Natural fibers can be used to create modern velvet, including silk with a rayon backing, cotton, which produces a less opulent but still beautiful fabric, linen, mohair, wool, and even raffia palm, which is how kuba velvet is manufactured in the democratic republic of the congo.
Additionally, there are variations that are entirely synthetic that are created from materials like polyester, nylon, viscose, acetate, and a variety of ingenious combinations of synthetic and natural fibers.
Over the past 4000 years, velvet has advanced considerably. All people can now afford it. But it still has that enigmatic beauty and exudes a particular, extra-luxurious air.
Types Of Velvet
Plain velvets: are those that have a pile covering the entire surface. Plain velvets were referred to as kadife in the middle east, most notably in bursa (delibas 1986).
Embossed velvets: Although there are fewer examples in india, they were more widespread in persia. On plain velvet that had been prepared, stamps were used to compress the pile in the appropriate places to achieve the desired design. However, there isn't a lot of literature information offered.

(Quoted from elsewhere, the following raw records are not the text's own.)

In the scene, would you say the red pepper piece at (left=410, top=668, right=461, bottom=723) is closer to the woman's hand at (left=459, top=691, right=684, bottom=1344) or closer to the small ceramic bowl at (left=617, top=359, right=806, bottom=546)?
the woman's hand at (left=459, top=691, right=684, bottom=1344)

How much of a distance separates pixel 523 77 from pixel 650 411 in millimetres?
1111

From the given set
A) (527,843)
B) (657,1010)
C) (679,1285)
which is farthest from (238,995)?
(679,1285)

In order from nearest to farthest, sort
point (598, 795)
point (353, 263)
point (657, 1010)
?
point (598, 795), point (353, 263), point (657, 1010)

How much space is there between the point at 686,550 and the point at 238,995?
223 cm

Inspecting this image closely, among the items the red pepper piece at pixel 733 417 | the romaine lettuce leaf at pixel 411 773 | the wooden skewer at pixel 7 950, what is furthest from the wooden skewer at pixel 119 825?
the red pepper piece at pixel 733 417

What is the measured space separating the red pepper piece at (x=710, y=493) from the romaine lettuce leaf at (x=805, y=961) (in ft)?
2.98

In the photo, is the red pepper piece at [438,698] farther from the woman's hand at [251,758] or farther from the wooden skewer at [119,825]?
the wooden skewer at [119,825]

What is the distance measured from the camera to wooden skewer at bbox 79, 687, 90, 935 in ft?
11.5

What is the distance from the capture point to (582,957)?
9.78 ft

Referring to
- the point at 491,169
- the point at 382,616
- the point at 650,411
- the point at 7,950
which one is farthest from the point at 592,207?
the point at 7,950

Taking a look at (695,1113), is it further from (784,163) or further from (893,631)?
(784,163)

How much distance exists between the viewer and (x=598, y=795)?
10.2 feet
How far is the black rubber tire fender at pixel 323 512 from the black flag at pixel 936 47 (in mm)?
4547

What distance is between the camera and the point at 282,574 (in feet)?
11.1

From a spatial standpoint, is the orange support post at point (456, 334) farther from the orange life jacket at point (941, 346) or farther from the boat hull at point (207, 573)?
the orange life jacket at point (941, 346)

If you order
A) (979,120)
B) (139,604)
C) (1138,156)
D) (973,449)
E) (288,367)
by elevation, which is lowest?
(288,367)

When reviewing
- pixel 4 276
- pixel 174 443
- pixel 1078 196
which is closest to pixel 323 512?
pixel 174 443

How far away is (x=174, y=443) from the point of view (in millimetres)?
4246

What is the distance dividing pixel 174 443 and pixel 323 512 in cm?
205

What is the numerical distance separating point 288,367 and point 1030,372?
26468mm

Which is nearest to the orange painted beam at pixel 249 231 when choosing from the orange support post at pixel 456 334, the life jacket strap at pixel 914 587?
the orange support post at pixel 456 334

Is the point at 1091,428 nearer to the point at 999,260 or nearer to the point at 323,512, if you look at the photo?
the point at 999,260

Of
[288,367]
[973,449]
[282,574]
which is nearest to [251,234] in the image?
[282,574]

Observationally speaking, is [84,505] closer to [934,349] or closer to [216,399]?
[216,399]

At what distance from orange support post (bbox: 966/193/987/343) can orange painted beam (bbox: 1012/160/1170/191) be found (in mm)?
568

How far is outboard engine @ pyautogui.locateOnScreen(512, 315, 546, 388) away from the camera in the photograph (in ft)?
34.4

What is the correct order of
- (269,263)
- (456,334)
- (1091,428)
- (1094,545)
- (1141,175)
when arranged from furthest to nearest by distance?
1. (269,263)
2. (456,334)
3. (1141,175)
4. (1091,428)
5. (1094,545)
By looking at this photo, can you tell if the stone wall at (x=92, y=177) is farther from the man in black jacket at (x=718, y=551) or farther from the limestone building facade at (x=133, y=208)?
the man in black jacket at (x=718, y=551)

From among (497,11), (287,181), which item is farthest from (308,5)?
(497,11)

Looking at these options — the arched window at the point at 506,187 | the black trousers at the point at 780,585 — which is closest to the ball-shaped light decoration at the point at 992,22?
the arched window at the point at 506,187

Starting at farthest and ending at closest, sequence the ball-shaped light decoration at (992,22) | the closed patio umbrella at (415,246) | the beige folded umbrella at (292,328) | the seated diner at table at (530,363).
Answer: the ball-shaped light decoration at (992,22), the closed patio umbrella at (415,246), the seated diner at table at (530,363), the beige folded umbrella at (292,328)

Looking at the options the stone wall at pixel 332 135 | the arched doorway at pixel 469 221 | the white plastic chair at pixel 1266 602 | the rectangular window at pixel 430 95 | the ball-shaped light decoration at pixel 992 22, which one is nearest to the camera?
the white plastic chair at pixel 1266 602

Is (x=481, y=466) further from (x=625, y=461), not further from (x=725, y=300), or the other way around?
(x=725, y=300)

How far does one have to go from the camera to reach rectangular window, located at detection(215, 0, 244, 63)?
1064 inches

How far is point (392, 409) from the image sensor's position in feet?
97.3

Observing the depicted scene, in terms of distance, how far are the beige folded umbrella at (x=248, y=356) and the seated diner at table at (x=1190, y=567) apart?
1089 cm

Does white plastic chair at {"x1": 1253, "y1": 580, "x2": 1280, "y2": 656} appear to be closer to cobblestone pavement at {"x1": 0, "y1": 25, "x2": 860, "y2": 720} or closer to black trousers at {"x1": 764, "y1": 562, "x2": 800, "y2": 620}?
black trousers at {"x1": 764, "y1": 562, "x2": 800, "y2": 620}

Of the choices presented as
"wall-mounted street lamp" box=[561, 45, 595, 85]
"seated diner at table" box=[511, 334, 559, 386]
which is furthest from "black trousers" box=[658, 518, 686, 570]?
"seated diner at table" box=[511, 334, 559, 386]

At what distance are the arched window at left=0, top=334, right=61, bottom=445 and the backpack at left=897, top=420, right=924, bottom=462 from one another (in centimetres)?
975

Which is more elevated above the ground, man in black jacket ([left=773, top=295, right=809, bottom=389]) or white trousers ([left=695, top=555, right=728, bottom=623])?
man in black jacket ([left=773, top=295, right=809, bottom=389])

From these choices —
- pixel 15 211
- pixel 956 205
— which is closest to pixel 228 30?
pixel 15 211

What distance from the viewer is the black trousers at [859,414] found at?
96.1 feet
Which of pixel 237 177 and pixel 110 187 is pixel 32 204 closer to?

Velvets with embroidery: Because of their superb appearance and extensive usage of gold and silver, velvets with embroidery were mostly utilized for formal events. Over basic velvet, metal threads were utilized to embroider, giving the garment a rich, pricey appearance.
Ikat velvets: Using the ikat coloring technique and silk as the preferred thread, ikat velvets were among the priciest types of velvet made. The rate of manufacturing was incredibly sluggish because of the sophisticated Ikat production processes, but this is precisely why these velvets are considered to be of the highest quality.